## Input data
*** Begin section ***
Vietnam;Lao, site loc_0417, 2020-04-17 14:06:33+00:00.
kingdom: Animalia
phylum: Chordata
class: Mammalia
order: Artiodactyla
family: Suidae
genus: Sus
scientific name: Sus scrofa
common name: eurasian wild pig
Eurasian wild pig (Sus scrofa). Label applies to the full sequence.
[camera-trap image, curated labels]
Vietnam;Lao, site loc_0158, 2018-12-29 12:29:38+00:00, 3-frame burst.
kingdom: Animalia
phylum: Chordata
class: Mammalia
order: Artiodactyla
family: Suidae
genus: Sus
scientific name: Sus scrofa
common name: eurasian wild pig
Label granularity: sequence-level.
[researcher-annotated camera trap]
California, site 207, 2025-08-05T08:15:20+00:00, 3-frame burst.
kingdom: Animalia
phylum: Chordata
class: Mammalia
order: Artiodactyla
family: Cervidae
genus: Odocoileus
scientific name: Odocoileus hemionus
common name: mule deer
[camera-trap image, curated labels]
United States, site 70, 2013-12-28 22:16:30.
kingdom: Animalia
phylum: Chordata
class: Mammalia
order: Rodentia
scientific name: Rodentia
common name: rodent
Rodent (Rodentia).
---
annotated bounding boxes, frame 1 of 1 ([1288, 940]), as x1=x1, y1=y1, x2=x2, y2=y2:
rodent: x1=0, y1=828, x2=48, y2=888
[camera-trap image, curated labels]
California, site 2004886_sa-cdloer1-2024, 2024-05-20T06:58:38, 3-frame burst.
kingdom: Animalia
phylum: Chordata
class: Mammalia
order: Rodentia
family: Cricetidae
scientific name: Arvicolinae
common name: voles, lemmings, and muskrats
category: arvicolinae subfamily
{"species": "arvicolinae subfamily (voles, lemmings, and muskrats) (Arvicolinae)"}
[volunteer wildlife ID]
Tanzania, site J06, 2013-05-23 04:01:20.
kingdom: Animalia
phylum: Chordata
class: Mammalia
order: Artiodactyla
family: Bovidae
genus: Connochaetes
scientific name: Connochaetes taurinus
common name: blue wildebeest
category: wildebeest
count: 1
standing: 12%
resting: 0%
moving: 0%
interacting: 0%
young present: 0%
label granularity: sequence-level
*** End section ***
## Task description
Up to and including the line with "[researcher-annotated camera trap]", restate the records above word for word from the very first line.

## Result of this exercise
Vietnam;Lao, site loc_0417, 2020-04-17 14:06:33+00:00.
kingdom: Animalia
phylum: Chordata
class: Mammalia
order: Artiodactyla
family: Suidae
genus: Sus
scientific name: Sus scrofa
common name: eurasian wild pig
Eurasian wild pig (Sus scrofa). Label applies to the full sequence.
[camera-trap image, curated labels]
Vietnam;Lao, site loc_0158, 2018-12-29 12:29:38+00:00, 3-frame burst.
kingdom: Animalia
phylum: Chordata
class: Mammalia
order: Artiodactyla
family: Suidae
genus: Sus
scientific name: Sus scrofa
common name: eurasian wild pig
Label granularity: sequence-level.
[researcher-annotated camera trap]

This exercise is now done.